# Charles' Church, Plymouth



## kernowexpeditionary (May 5, 2008)

Charles church was built in 1641, and sadly burnt out in the blitz 21st march 1941, despite calls to demo the remains in the mid 50's the church was left to stand as a reminder to all those who were killed during the plymouth blitz...

it really is a beautiful building, that is now nicely lit, and provides a thought provoking landmark of the city.....

been meaning to take some pics of this place for ages as its very photogenic & was pleased to have access to the tower.....

wicked little explore....


----------



## Foxylady (May 6, 2008)

That's a lovely church, Ke. Great photos, too. It's such a shame that so many buildings were lost in Plymouth during WW2...nice to see at least the remains of that one. Thanks for sharing that.


----------



## Super Slueth (May 7, 2008)

There's a certain poignancy about the photo with the gate, quite haunting. ps don't mean the ghostly kind. 
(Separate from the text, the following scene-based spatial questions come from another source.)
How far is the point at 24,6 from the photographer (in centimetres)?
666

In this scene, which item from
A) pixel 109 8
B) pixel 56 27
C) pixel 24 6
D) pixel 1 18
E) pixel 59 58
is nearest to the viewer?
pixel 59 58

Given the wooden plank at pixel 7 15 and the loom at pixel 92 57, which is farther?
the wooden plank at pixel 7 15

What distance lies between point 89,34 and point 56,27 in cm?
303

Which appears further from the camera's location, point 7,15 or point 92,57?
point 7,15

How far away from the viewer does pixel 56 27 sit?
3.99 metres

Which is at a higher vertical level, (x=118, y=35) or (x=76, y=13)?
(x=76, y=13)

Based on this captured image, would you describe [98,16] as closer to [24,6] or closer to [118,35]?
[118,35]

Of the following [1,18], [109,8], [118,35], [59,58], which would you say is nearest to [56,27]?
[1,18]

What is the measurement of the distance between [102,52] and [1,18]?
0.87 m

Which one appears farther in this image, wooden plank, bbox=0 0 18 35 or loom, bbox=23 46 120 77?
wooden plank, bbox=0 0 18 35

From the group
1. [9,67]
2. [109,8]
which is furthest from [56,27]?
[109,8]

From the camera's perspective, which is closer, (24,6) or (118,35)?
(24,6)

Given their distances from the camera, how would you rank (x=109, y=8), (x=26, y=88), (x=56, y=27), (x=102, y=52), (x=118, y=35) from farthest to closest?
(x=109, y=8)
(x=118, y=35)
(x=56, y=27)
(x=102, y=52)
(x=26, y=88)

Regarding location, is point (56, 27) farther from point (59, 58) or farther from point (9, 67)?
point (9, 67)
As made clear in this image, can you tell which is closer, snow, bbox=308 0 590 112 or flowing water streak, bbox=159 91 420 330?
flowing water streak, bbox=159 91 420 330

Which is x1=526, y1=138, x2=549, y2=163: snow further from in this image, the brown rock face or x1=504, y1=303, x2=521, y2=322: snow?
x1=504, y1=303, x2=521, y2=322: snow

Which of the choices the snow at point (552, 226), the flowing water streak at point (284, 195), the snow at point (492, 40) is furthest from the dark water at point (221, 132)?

Where does the arch lead to on the third photo? It looks ike it goes into a tunnel.


----------



## graybags (May 7, 2008)

*CC*

Drove past a few weeks ago, somebody was camped out there...
The third pic is quite high up, so not a tunnel...
G


----------



## Neosea (May 7, 2008)

Nice one, thanks for the pic's


----------



## kernowexpeditionary (May 12, 2008)

the door isnt a tunnel!


----------



## King Al (May 12, 2008)

Nice pics, Like the stair way and the pic through the bars


----------



## lycos (May 14, 2008)

*nice one...*

Cracking pics as usual kernow, keep it up mate,
Still waitin for this beer...haha


----------